┌────────

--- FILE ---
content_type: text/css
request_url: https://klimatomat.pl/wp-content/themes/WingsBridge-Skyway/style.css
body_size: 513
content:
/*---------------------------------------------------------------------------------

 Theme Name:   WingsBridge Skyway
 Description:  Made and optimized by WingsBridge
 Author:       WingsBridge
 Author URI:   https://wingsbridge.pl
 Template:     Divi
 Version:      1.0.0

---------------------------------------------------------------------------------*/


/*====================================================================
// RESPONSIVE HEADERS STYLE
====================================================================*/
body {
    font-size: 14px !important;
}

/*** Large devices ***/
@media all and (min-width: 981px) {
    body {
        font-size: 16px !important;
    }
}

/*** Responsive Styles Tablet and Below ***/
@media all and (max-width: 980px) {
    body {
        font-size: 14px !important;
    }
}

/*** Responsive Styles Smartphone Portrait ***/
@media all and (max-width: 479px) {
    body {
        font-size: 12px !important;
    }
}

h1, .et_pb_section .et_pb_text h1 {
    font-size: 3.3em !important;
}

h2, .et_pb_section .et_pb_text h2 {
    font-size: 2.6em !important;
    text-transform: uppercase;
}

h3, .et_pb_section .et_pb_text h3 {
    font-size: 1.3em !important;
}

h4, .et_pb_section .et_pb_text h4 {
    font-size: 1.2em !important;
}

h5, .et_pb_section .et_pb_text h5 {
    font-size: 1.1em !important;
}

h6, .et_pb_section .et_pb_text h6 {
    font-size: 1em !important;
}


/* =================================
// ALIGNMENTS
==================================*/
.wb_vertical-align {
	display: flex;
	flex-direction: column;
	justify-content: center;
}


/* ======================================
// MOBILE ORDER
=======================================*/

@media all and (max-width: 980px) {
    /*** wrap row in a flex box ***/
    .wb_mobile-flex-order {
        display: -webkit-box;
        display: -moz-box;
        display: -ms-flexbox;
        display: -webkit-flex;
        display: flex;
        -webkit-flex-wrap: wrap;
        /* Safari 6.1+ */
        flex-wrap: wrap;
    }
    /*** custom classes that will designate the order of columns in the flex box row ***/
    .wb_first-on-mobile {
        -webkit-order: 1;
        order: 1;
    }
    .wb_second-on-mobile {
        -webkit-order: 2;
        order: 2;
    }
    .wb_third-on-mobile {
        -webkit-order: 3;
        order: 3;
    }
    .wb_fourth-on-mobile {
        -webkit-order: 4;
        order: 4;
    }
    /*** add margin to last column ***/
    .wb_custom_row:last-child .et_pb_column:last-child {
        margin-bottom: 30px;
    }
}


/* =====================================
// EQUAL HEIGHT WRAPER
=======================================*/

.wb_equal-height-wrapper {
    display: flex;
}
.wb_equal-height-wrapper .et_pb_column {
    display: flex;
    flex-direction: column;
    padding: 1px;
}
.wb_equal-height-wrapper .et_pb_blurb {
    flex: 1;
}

└────────

### What the task asks
Repeat the listing exactly, keeping every word in place.

### Answer
--- FILE ---
content_type: text/css
request_url: https://klimatomat.pl/wp-content/themes/WingsBridge-Skyway/style.css
body_size: 513
content:
/*---------------------------------------------------------------------------------

 Theme Name:   WingsBridge Skyway
 Description:  Made and optimized by WingsBridge
 Author:       WingsBridge
 Author URI:   https://wingsbridge.pl
 Template:     Divi
 Version:      1.0.0

---------------------------------------------------------------------------------*/


/*====================================================================
// RESPONSIVE HEADERS STYLE
====================================================================*/
body {
    font-size: 14px !important;
}

/*** Large devices ***/
@media all and (min-width: 981px) {
    body {
        font-size: 16px !important;
    }
}

/*** Responsive Styles Tablet and Below ***/
@media all and (max-width: 980px) {
    body {
        font-size: 14px !important;
    }
}

/*** Responsive Styles Smartphone Portrait ***/
@media all and (max-width: 479px) {
    body {
        font-size: 12px !important;
    }
}

h1, .et_pb_section .et_pb_text h1 {
    font-size: 3.3em !important;
}

h2, .et_pb_section .et_pb_text h2 {
    font-size: 2.6em !important;
    text-transform: uppercase;
}

h3, .et_pb_section .et_pb_text h3 {
    font-size: 1.3em !important;
}

h4, .et_pb_section .et_pb_text h4 {
    font-size: 1.2em !important;
}

h5, .et_pb_section .et_pb_text h5 {
    font-size: 1.1em !important;
}

h6, .et_pb_section .et_pb_text h6 {
    font-size: 1em !important;
}


/* =================================
// ALIGNMENTS
==================================*/
.wb_vertical-align {
	display: flex;
	flex-direction: column;
	justify-content: center;
}


/* ======================================
// MOBILE ORDER
=======================================*/

@media all and (max-width: 980px) {
    /*** wrap row in a flex box ***/
    .wb_mobile-flex-order {
        display: -webkit-box;
        display: -moz-box;
        display: -ms-flexbox;
        display: -webkit-flex;
        display: flex;
        -webkit-flex-wrap: wrap;
        /* Safari 6.1+ */
        flex-wrap: wrap;
    }
    /*** custom classes that will designate the order of columns in the flex box row ***/
    .wb_first-on-mobile {
        -webkit-order: 1;
        order: 1;
    }
    .wb_second-on-mobile {
        -webkit-order: 2;
        order: 2;
    }
    .wb_third-on-mobile {
        -webkit-order: 3;
        order: 3;
    }
    .wb_fourth-on-mobile {
        -webkit-order: 4;
        order: 4;
    }
    /*** add margin to last column ***/
    .wb_custom_row:last-child .et_pb_column:last-child {
        margin-bottom: 30px;
    }
}


/* =====================================
// EQUAL HEIGHT WRAPER
=======================================*/

.wb_equal-height-wrapper {
    display: flex;
}
.wb_equal-height-wrapper .et_pb_column {
    display: flex;
    flex-direction: column;
    padding: 1px;
}
.wb_equal-height-wrapper .et_pb_blurb {
    flex: 1;
}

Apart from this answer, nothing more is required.